HIGH POINT -- When Dale Newton moved his congregation to the
Southside neighborhood four years ago he found something amiss.

"People couldn't sit outside," said Newton, pastor of Tabernacle of
Prayer, Praise and Worship, "They were afraid to come out of their
homes because of the crime going on in the street."

The neighborhood could soon find a solution for that problem. The
High Point Police Department has targeted Southside as its next
community for an initiative program designed to clean up street-level
drug dealing and the violent crime accompanies it.

Police spent several months "doing their homework" as Chief Jim Fealy
calls it, on the neighborhood. They built cases against known drug
dealers in the community through informants and the use of undercover
officers buying illegal substances.

The police department has made multiple purchases from about 20 drug
dealers in the area, Maj. Marty Sumner told residents and community
leaders during a High Point Community Against Violence meeting.

Those dealers will find out about the cases against them on June 8,
when police and community leaders bring them in for a frank
discussion about their illegal activities in the neighborhood. Those
facing more serious charges will be prosecuted.

Others will be given a choice: get out of the business or go to prison.

High Point police have similar programs in the West End and Daniel
Brooks neighborhoods.

Fealy said that in the West End community there was an average of one
murder per year before the initiative. But since the initiative two
years ago, there hasn't been a homicide in the neighborhood.

In the first year of the program, the West End Initiative reduced
violent crime by 36 percent and drug crime by 56 percent.

In Daniel Brooks, 12 dealers were given the same choice last spring
to cease dealing or face prosecution, and only two were caught
selling drugs again.

After the intervention, the dealers are given support from community
groups and churches on how to build a life outside of crime. And the
churches and community groups such as Tabernacle of Prayer, Praise
and Worship in Southside, play a role in helping the neighbors be
vigilant about drug dealing in their communities.
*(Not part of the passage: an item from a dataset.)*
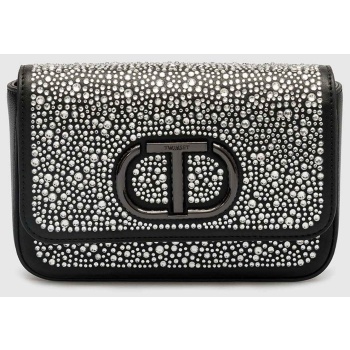 twinset γυναικεία τσάντα crossbody με all-over rhinestones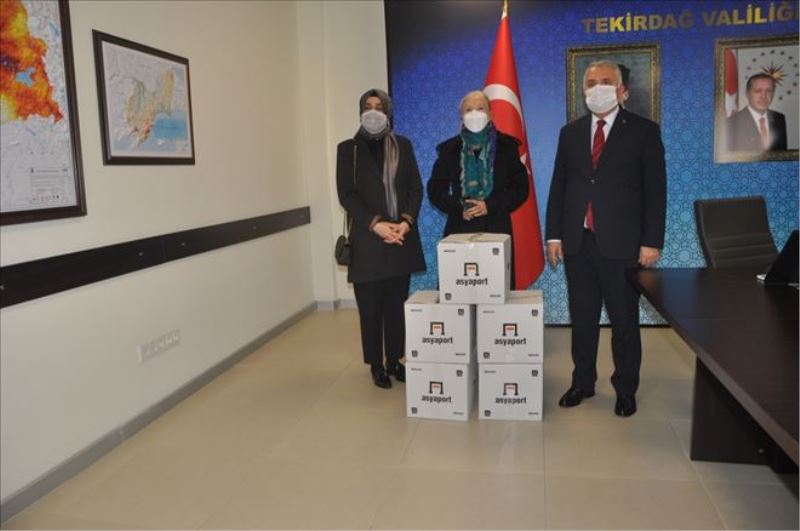 -ASYAPORT VE MEDLOG´TAN TEKİRDAĞ VALİLİĞİ´NE ERZAK DESTEĞİ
Neighborhoods for the initiative are chosen from city crime data,
Fealy said. Looking at the crime maps the city did before the West
End Initiative, Fealy said he thought Southside would be second in
line. But when they re-examined the crime data a year ago, Daniel
Brooks had moved up in priority.

"One of the things with these initiatives, it doesn't just change
crime in the neighborhood," Fealy said. "It changes crime all over the city."

Not only will the neighborhood benefit from the police initiative,
but the city is also planning a economic revitalization for the community.

Community leaders like Newton said Southside is ready for change.

"We're excited and hoping that through this initiative Southside will
be able to regain its neighborhood," Newton said.